# Claudehamiltonara Hidden Gold (formerly Otaara Hidden Gold)



## hardy (Oct 7, 2012)

This very cute mini catt opens red, quickly fades to orange and finally turns bright yellow. So it's very aptly named indeed! 
It's a near primary hybrid. The parents are Guaritonia Why Not (G. aurantiaca X Bro. sanguinea) and Brassocattleya Richard Mueller (B. nodosa X C. milleri).


----------



## KyushuCalanthe (Oct 7, 2012)

An insane name for a really cool plant. I love it :clap:


----------



## bullsie (Oct 7, 2012)

Thank you so much for adding the 'Otaara' on. I would never have known what it was. And it is such a beauty!


----------



## Hera (Oct 7, 2012)

What a brilliant crossing. My only question is where can I get one!!!!!!!!!!!!!


----------



## SlipperFan (Oct 7, 2012)

When if first saw the photo, I thought it looked like a Richard Mueller cross. Very nice!


----------



## cnycharles (Oct 7, 2012)

nice color(s)!


----------



## NYEric (Oct 8, 2012)

As much as I like Mr.
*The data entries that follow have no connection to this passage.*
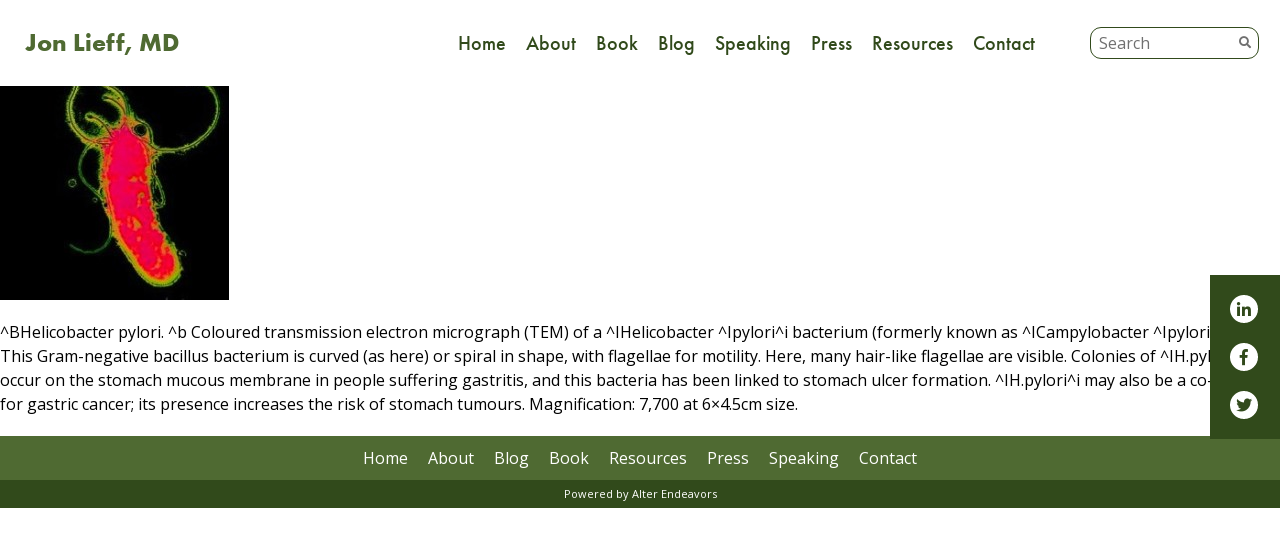

--- FILE ---
content_type: application/javascript
request_url: https://jonlieffmd.com/wp-content/themes/jon-lieff/js/starter_ajax_loadmore.min.js?ver=0.7.09
body_size: 286
content:
jQuery(function(d){d("#post-archive .starter-loadmore, #press-archive .starter-loadmore").click(function(a){a.preventDefault();var t=d(this),e=d("#posts-wrapper"),r={action:"loadmore",query:starter_loadmore_params.posts,page:starter_loadmore_params.current_page,order:d("#posts-wrapper").attr("data-order"),orderby:d("#posts-wrapper").attr("data-orderby")};d.ajax({url:starter_loadmore_params.ajaxurl,data:r,type:"POST",beforeSend:function(a){t.removeClass("hidden"),t.text("Loading...")},success:function(a){if(a){var r=d(a);d("#post-archive").css("overflow","auto"),e.append(r),t.html("<span>Load More</span>"),d("#post-archive").css("overflow-x","hidden"),d("#post-archive").css("overflow-y","scroll"),starter_loadmore_params.current_page++,a.find("article").length<10&&t.addClass("hidden"),e.resize()}else t.addClass("hidden")}})}),d("#date-sort-select").on("change",function(a){d("#posts-wrapper").attr("data-order",d(this).val()),d("#posts-wrapper").attr("data-orderby",d(this).find("option:selected").attr("data-orderby")),d("#posts-wrapper").empty(),starter_loadmore_params.current_page=0,starter_press_loadmore_params.current_page=0,d(".starter-loadmore-wrapper a").trigger("click")}),d("body").on("click",".single-post-link",function(a){var r=d(window).width(),t=d(this).data("post-id");if(980<=r&&""!==t){a.preventDefault();var e={page_id:t},s=d(this).attr("title"),o=d(this).attr("href");data={action:"load_single_post",post_id:t},d.ajax({url:starter_load_single_post_params.ajaxurl,data:data,type:"POST",beforeSend:function(a){},success:function(a){if(console.log(a),a){var r=d(a);d("#single-post-wrapper").empty().addClass("loading").append(r).removeClass("loading"),d("html, body").animate({scrollTop:0},"fast"),document.title=s,window.history.pushState(e,s,o)}}})}})});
Hamilton,... really!? This name thing is getting worse not better.


----------



## Ozpaph (Oct 8, 2012)

very nice flower.
ps. - kill the scale on the leaves!


----------



## JeanLux (Oct 9, 2012)

That color change is impressive!!!! Jean


----------



## paphioboy (Oct 9, 2012)

Wow, the colour change is awesome... I love it..


----------



## biothanasis (Oct 10, 2012)

amazing colour!!!


----------